The lighthouse is a one-story dwelling built on steel supports to protect the square, house-like structure from storms surges and tides. The assistant's dwelling is an identical structure without a black lantern on top. The original light used a 3.5 order Fresnel lens that displayed a fixed white light varied by red flashes every 20 seconds.

More than 30 ships called at the phosphate docks each month during World War II. This marked the peak of shipping activity in and around the lighthouse. Eventually the lighthouse was automated in 1956. In 1968, the Coast Guard decommissioned the light in favor of the Gasparilla Island Rear Range Light, a 58-foot tall steel skeleton tower further inland. This structure continues in operation today as an automatic beacon.

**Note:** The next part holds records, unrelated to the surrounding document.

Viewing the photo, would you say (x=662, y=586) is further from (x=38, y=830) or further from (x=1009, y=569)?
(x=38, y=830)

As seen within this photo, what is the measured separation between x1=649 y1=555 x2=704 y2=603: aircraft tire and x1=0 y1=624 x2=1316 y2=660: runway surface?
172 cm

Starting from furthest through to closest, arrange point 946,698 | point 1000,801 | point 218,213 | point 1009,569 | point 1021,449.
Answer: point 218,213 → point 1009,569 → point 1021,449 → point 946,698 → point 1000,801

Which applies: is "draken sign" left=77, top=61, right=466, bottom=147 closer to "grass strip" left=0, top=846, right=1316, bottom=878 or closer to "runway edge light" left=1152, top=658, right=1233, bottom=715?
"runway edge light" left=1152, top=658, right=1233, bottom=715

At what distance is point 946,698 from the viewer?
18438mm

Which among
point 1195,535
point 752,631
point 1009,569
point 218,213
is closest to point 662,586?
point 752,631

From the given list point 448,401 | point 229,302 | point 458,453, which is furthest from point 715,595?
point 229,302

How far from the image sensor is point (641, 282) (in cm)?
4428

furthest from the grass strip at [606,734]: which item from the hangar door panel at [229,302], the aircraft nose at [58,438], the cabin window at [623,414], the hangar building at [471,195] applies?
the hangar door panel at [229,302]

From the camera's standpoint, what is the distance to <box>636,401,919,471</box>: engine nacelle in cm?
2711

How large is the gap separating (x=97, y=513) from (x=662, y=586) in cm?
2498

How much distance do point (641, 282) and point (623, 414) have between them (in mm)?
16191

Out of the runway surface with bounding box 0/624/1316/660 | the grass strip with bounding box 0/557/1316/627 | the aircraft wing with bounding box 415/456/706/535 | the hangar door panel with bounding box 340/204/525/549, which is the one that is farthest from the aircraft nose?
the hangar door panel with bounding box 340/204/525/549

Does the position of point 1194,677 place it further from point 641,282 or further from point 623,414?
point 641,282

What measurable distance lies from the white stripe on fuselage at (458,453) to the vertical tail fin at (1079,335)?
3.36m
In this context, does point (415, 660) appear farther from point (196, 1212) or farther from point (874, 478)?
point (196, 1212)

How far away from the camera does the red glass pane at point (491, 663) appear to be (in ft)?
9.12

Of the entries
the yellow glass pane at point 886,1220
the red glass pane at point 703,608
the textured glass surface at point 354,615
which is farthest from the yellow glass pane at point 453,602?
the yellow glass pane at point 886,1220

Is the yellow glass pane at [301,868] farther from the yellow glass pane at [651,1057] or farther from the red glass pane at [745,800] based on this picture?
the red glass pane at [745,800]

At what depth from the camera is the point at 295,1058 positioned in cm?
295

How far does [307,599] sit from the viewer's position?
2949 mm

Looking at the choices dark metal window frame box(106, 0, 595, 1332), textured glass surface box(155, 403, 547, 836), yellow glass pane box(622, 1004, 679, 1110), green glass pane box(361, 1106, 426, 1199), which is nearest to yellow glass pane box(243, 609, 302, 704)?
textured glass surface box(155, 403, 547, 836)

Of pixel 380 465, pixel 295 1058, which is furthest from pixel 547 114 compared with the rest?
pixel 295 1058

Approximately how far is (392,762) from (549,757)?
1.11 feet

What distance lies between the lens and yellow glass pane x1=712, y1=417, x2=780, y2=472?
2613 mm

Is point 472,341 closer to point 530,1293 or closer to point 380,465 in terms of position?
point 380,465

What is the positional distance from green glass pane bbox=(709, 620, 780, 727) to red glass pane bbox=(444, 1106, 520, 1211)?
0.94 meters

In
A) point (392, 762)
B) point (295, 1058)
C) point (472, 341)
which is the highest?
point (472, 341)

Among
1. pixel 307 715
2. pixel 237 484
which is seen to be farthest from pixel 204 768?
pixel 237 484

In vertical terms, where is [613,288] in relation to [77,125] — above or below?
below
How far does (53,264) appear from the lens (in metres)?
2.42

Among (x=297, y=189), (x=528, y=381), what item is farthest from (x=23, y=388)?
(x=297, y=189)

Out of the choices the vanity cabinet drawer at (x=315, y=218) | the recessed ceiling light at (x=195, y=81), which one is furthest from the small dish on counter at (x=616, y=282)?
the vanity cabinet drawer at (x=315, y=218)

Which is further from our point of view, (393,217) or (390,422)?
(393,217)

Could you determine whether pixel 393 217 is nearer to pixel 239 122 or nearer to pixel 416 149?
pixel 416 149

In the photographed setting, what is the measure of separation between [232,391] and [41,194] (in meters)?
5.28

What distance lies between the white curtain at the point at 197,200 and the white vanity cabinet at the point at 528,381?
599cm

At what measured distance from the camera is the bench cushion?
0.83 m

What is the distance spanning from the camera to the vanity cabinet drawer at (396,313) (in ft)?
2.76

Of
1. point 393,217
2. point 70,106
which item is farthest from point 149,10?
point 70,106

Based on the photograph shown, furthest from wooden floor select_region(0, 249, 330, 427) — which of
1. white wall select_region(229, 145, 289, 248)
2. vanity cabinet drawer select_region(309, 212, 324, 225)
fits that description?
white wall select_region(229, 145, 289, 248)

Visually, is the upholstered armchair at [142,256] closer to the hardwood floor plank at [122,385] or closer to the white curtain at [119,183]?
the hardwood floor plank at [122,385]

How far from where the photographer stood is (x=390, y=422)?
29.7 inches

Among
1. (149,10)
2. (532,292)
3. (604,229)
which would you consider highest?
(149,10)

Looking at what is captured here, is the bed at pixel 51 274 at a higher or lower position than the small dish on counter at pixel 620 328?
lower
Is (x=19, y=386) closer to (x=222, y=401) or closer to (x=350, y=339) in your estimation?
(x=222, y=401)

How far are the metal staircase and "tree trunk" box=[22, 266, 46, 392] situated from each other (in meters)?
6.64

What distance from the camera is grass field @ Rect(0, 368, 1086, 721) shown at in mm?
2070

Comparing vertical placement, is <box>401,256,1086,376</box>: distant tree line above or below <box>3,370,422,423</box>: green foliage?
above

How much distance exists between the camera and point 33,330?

Soon after, the Old Port Boca Grande Lighthouse fell into disrepair due to harsh beachfront elements and vandalism. During the 1970ís a group of local residents sought to preserve the structure and the lighthouse was deeded to Lee County and a rock jetty was built to protect the buildings. In 1980, the lighthouse was placed on the National Register of Historic Places. Later, the Coast Guard and the Gasparilla Island Conservation and Improvement Association reached agreement to re-establish the light in the tower. Restoration efforts began and in November 1986, the beacon was relit and currently aids navigation.